Text section –
....

4. In consideration of Mt. Vernon making the above Loan to Partridge, Friendship Services, Inc. ("Friendship") agrees to assign to Mt. Vernon a fifty (50%) percent participation in the profits to be received, if any, by Friendship in Partridge.
5. Partridge and Mt. Vernon shall promptly enter into a loan agreement and security agreement, in form and substance satisfactory to the parties and their respective counsel, embodying the above terms, 1-3.
6. Friendship shall enter into an assignment agreement, in form and substance satisfactory to Friendship, Mt. Vernon, and their respective counsel, embodying the above terms set forth in No. 4.
7. The parties to enter into, no later than January 22, 1982, the above agreement.
8. This memorandum shall be binding upon the parties hereto and their successors and assigns.

Partridge Associates and American Housing contend that the Memorandum of Understanding was no more than an agreement to agree and, as such, was unenforceable. In support of this argument, they rely upon Grooms v. Williams, 227 Md. 165, 175 A.2d 575 (1961), Helferstay v. Creamer, 58 Md.App. 263, 473 A.2d 47 (1984), and First National Bank of Maryland v. Burton, Parsons Co., 57 Md.App. 437, 470 A.2d 822, cert. denied, 300 Md. 88, 475 A.2d 1200 (1984).

....

Data section –

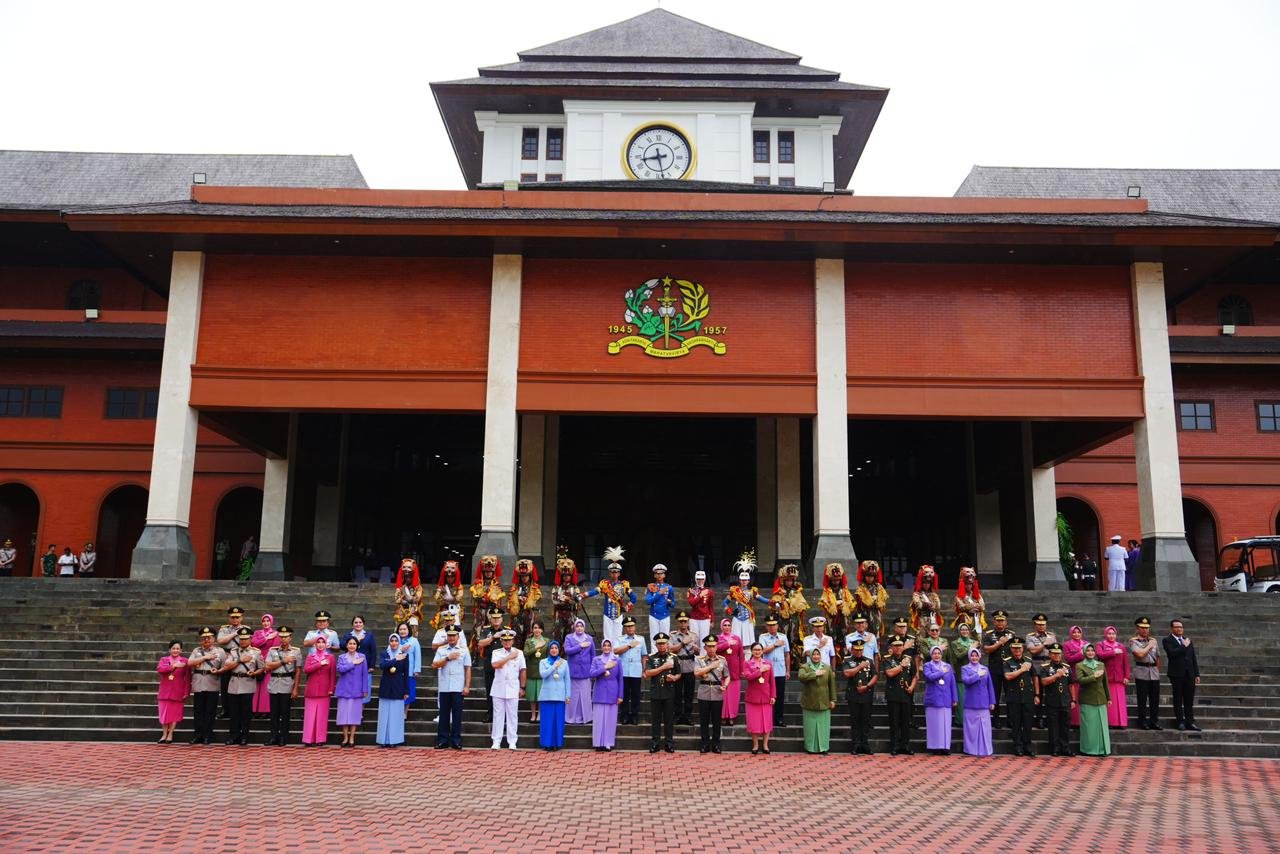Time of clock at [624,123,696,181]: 8:28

....

Tasks –
1. According to the loan memorandum excerpt, what is the latest date by which the parties were to enter into the agreement?
2. Can you summarize the loan memorandum excerpt in two sentences?
3. Reproduce the loan memorandum excerpt word for word, starting at "6. Friendship shall" and ending at "forth in No. 4.".

Set of answers –
1. No later than January 22, 1982.

2. In return for Mt. Vernon's loan to Partridge, Friendship Services, Inc. agrees to assign Mt. Vernon a fifty percent participation in any profits it receives in Partridge. The parties are to sign loan, security, and assignment agreements by January 22, 1982, and Partridge Associates and American Housing contend that the Memorandum of Understanding was only an unenforceable agreement to agree.

3.
6. Friendship shall enter into an assignment agreement, in form and substance satisfactory to Friendship, Mt. Vernon, and their respective counsel, embodying the above terms set forth in No. 4.